En effet, Robert Conquest ne ménage pas ses critiques à l’encontre des intellectuels occidentaux pour ce qu’il considérait comme de l’aveuglement devant le stalinisme (Bernard Shaw, Jean-Paul Sartre…). Farouche anti-communiste, pro-américain, il soutient, pendant la guerre froide, une politique ferme à l’égard de Moscou et des pays satellites. En 1967, il signe un appel collectif dans The Times pour défendrela politique menée par le gouvernement américain dans la guerre du Vietnam. Observateur engagé, il est également proche de Margaret Thatcher qui le consulte régulièrement sur la ligne à tenir face aux Soviétiques.

La chute de l’URSS ouvre pour lui une nouvelle ère, celle, à ses yeux, de son triomphe : l’ouverture des archives soviétiques confirme une partie de ses thèses. Quand il est question, en 1990, d’une nouvelle édition de La Grande Terreur,Conquest suggère un titre : « I Told You So, You Fucking Fools » (« Je vous l’avais bien dit, bande de cons »). Même si quelques-unes de ses hypothèses sont abandonnées et d’autres encore discutées, la grande majorité des historiens saluent aujourd’hui sa sagacité. Que doit-elle à l’expérience ? Pendant ses études à Oxford et en France, à Grenoble – sa famille, prospère, vit entre l’Angleterre et le Sud de la France –, le jeune Conquest est membre du Parti communiste de Grande-Bretagne.

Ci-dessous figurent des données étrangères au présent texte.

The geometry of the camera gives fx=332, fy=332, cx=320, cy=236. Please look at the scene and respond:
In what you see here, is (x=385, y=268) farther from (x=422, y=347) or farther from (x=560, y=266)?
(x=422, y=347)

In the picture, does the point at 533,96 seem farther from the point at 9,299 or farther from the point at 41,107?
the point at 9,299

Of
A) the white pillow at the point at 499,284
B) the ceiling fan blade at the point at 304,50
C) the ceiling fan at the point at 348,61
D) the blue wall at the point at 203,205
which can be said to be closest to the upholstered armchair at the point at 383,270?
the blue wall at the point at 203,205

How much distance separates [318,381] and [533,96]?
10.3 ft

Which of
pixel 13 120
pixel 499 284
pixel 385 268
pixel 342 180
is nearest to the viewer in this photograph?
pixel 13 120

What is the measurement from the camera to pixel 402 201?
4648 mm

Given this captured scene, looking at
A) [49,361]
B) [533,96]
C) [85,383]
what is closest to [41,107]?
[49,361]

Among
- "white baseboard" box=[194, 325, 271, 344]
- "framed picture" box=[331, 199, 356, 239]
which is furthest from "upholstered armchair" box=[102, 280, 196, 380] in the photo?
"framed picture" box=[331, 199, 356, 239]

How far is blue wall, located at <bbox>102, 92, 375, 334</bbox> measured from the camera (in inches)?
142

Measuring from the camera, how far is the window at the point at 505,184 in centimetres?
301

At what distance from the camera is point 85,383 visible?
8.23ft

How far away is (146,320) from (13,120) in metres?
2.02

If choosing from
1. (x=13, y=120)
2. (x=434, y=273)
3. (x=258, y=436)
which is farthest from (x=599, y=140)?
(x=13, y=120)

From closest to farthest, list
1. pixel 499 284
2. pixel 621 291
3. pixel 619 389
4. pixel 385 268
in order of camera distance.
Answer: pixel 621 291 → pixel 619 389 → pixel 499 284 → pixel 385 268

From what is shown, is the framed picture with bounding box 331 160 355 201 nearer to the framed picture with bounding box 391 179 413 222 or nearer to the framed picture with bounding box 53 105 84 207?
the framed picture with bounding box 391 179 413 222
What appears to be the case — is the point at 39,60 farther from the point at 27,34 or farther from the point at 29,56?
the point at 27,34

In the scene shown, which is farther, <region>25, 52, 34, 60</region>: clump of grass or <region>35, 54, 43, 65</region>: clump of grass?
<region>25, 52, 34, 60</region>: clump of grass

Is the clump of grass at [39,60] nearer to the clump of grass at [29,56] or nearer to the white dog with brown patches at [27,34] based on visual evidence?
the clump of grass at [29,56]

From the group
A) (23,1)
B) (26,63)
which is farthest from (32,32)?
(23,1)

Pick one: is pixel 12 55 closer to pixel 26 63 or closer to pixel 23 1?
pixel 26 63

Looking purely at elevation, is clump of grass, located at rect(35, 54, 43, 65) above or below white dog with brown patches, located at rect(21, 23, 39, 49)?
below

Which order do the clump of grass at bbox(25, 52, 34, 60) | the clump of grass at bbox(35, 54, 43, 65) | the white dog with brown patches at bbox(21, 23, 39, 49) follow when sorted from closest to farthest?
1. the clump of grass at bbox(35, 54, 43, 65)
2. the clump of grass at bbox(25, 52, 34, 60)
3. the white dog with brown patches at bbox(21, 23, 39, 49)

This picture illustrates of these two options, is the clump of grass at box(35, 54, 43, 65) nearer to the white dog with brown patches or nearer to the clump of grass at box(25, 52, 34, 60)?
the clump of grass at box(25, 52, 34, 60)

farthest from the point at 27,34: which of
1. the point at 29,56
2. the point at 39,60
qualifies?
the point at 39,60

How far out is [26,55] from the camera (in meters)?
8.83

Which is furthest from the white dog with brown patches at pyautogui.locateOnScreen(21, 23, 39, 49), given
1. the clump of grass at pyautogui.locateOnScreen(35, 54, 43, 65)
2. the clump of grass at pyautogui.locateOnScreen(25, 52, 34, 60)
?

Il prend vite ses distances, cependant, et s’engage, pendant la seconde guerre mondiale, en tant qu’officier du renseignement. En poste en Bulgarie – pays dont il maîtrise la langue –, il s’installe de ce côté-là du Rideau de fer pendant plusieurs années, y restant après la fin de la guerre, puis rejoint, dans les années 1950, l’Information Research Department, créé par l’Intelligence Service pour « collecter et synthétiser des informations fiables sur les méfaits du communisme ».

Un poète anglais

Ce fut toutefois à une autre activité, bien loin de celle d’espion ou d’historien, que Robert Conquest dut sa première reconnaissance publique : la poésie. Dès 1937, il publie des recueils de vers. Dans les années 1950, il est l’une des figures du cercle « The Movement », avec Kingsley Amis et Philip Larkin. Le dernier ouvrage portant sa signature fut du reste, en 2009, une anthologie de ses poèmes, parue sous le titre Penultimata. C’est ainsi que cet intellectuel volontiers provocateur, au cœur des polémiques les plus chaudes de sa discipline, resta toute sa vie un poète anglais.